EXERCISE DETAILS: Having found the line that holds "interacting: 0%", give that line and all lines after it again, word for word, through the end of the data below.
= = =
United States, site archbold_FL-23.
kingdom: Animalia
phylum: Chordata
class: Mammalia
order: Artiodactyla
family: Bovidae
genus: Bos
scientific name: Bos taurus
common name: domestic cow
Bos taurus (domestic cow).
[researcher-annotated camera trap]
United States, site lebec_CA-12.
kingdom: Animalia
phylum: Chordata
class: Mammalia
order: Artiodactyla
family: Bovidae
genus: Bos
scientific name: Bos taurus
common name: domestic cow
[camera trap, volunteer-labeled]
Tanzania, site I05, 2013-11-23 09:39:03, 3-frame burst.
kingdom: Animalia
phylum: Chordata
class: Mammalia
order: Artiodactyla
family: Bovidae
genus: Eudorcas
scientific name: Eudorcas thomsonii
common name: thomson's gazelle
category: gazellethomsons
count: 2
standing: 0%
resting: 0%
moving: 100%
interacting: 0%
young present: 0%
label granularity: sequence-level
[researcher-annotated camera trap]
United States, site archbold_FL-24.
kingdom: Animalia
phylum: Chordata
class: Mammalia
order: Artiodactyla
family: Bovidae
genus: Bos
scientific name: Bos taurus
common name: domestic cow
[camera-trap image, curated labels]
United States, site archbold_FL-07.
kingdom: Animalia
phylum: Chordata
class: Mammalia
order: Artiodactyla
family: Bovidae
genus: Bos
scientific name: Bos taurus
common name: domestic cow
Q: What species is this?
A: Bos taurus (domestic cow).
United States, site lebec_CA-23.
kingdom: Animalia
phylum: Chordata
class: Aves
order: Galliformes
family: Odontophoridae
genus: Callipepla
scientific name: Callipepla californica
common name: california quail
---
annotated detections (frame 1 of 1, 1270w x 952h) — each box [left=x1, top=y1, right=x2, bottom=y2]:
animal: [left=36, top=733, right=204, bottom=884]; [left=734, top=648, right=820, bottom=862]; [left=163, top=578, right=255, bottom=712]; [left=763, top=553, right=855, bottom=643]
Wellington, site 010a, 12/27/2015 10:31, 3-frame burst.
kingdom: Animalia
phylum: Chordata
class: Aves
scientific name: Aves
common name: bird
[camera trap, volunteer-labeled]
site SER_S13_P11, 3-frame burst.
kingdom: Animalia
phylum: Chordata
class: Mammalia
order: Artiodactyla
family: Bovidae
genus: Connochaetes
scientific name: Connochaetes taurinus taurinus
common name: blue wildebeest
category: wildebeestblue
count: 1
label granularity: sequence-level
= = =
SOLUTION FOR THIS PROBLEM:
interacting: 0%
young present: 0%
label granularity: sequence-level
[researcher-annotated camera trap]
United States, site archbold_FL-24.
kingdom: Animalia
phylum: Chordata
class: Mammalia
order: Artiodactyla
family: Bovidae
genus: Bos
scientific name: Bos taurus
common name: domestic cow
[camera-trap image, curated labels]
United States, site archbold_FL-07.
kingdom: Animalia
phylum: Chordata
class: Mammalia
order: Artiodactyla
family: Bovidae
genus: Bos
scientific name: Bos taurus
common name: domestic cow
Q: What species is this?
A: Bos taurus (domestic cow).
United States, site lebec_CA-23.
kingdom: Animalia
phylum: Chordata
class: Aves
order: Galliformes
family: Odontophoridae
genus: Callipepla
scientific name: Callipepla californica
common name: california quail
---
annotated detections (frame 1 of 1, 1270w x 952h) — each box [left=x1, top=y1, right=x2, bottom=y2]:
animal: [left=36, top=733, right=204, bottom=884]; [left=734, top=648, right=820, bottom=862]; [left=163, top=578, right=255, bottom=712]; [left=763, top=553, right=855, bottom=643]
Wellington, site 010a, 12/27/2015 10:31, 3-frame burst.
kingdom: Animalia
phylum: Chordata
class: Aves
scientific name: Aves
common name: bird
[camera trap, volunteer-labeled]
site SER_S13_P11, 3-frame burst.
kingdom: Animalia
phylum: Chordata
class: Mammalia
order: Artiodactyla
family: Bovidae
genus: Connochaetes
scientific name: Connochaetes taurinus taurinus
common name: blue wildebeest
category: wildebeestblue
count: 1
label granularity: sequence-level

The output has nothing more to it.